A primary should decide state presidential choices

Published 10:24 am Tuesday, April 5, 2016

Pacific County Democrats — or a small sub-set of them anyway — partook of the quaint ritual of caucusing last month. Though some local citizens also will participate in the May 24 Presidential Primary Election, on the Democratic side that vote will count no more than voting in an online opinion survey.

Something like 1 percent of eligible Washington state voters typically participate in the caucus, which is how delegates pledged to specific candidates are chosen to attend the next phase of the Democratic Party’s presidential-selection process.

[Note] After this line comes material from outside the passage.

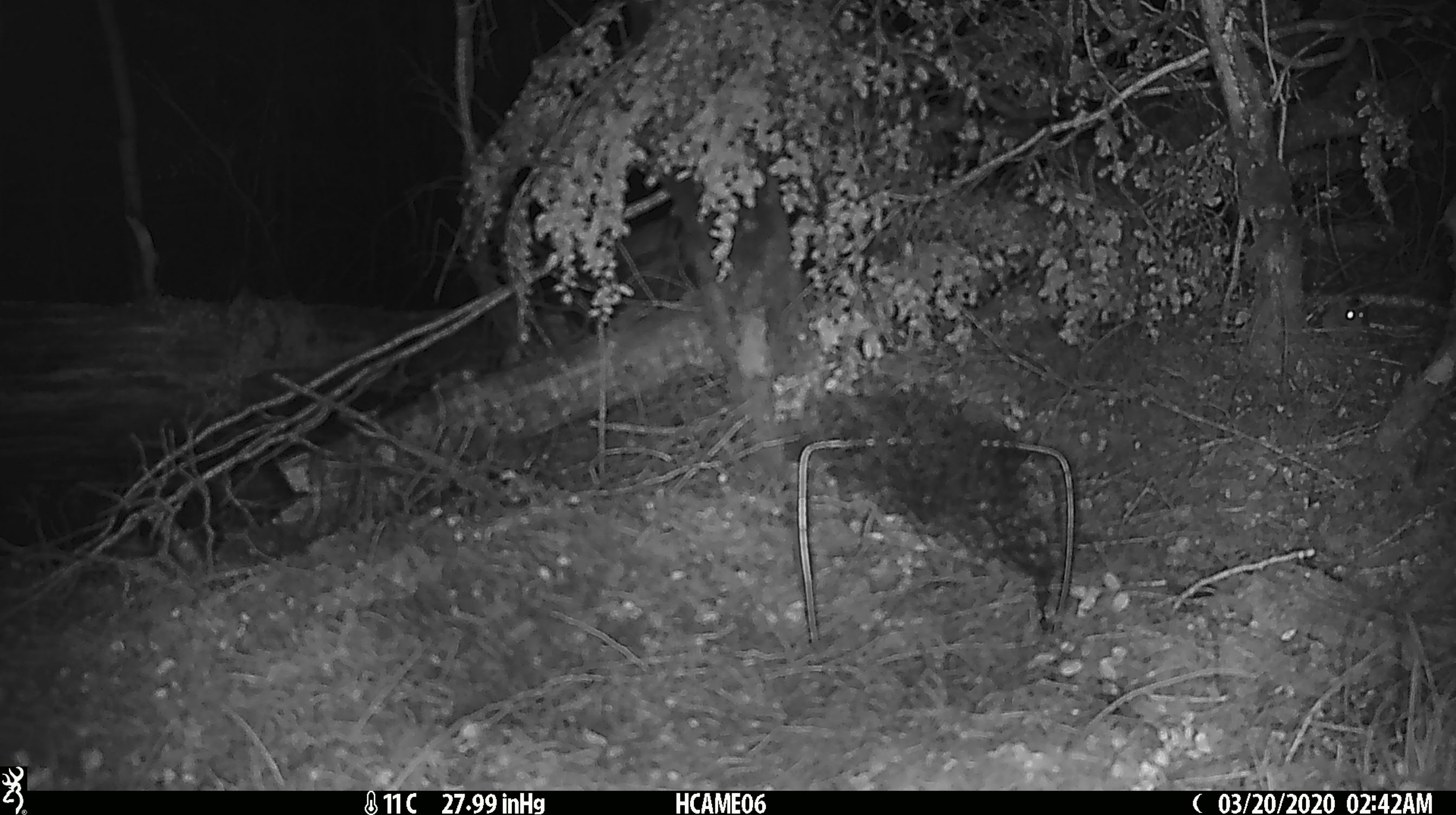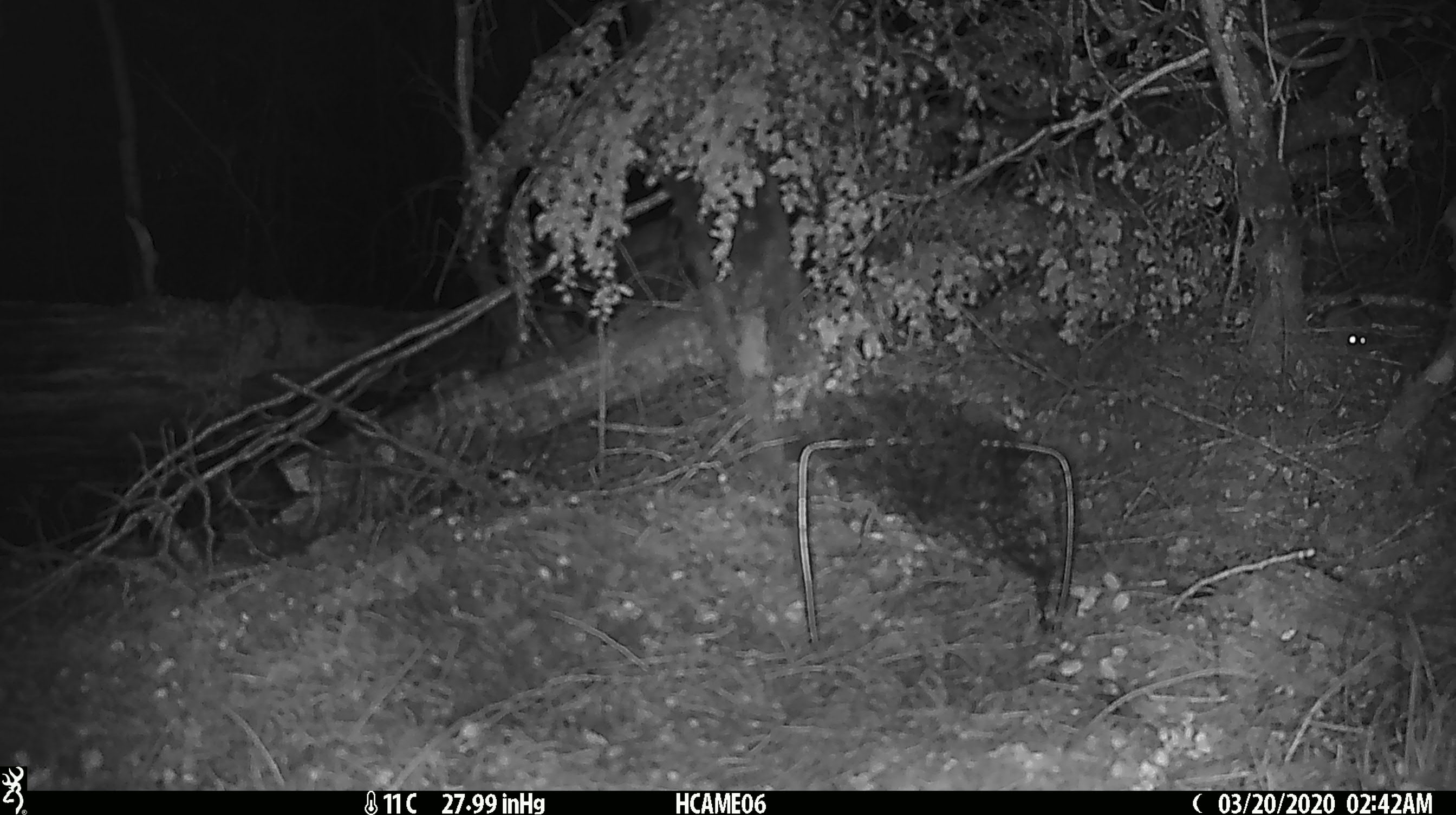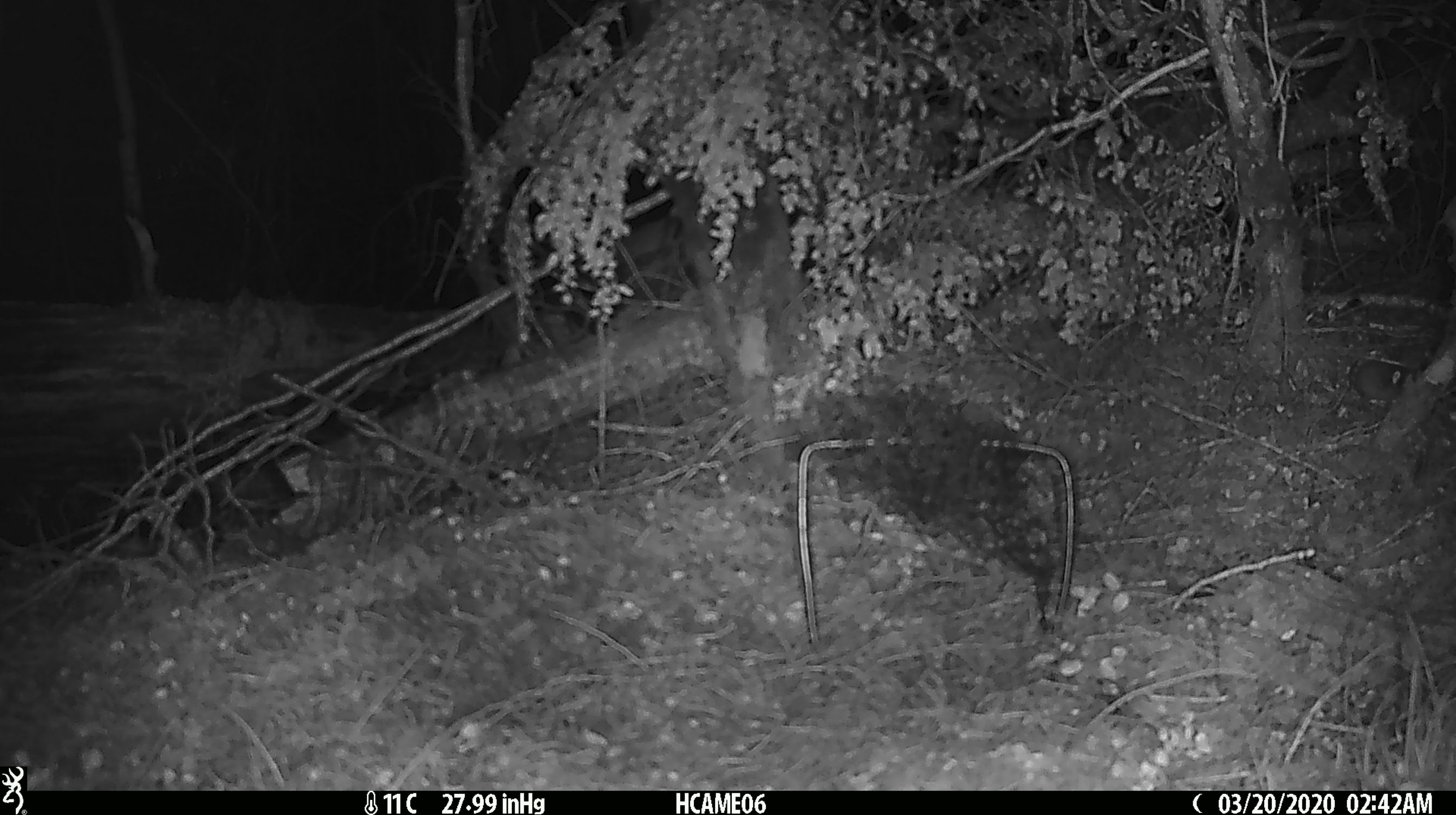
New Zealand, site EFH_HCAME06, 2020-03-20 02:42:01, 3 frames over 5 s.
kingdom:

A useful commentary in the internet publication Grist (tinyurl.com/GristOnCaucuses) points out some of the fundamental flaws and unfairness of the caucus system in Washington and 11 other states.

At its roots, in a normal year the caucus is a process designed to keep people out rather than bring them in. This year, progressive voters interested in Bernie Sanders clearly triumphed over party orthodoxy.

In general, caucuses remain one reason why American politics have gravitated away from the idealogical middle ground. “Even after accounting for many other factors, caucus attenders were more ideologically extreme than primary voters,” wrote Brigham Young University political scientists Christopher Karpowitz and Jeremy C. Pope in a 2014 Washington Post editorial quoted by Grist.

Washington’s Democratic Party has been highly resistant to allocating presidential convention delegates via the far easier and more democratic primary-election process. Republicans have dragged their heels, too, but this year the GOP is partly using voter preferences from the primary to weigh presidential options.

The American political process benefits when the entire range of voter preferences are included, not merely those who are so passionate as to be willing to sacrifice a spring Saturday. State Democrats should become more democratic by shifting away from caucuses.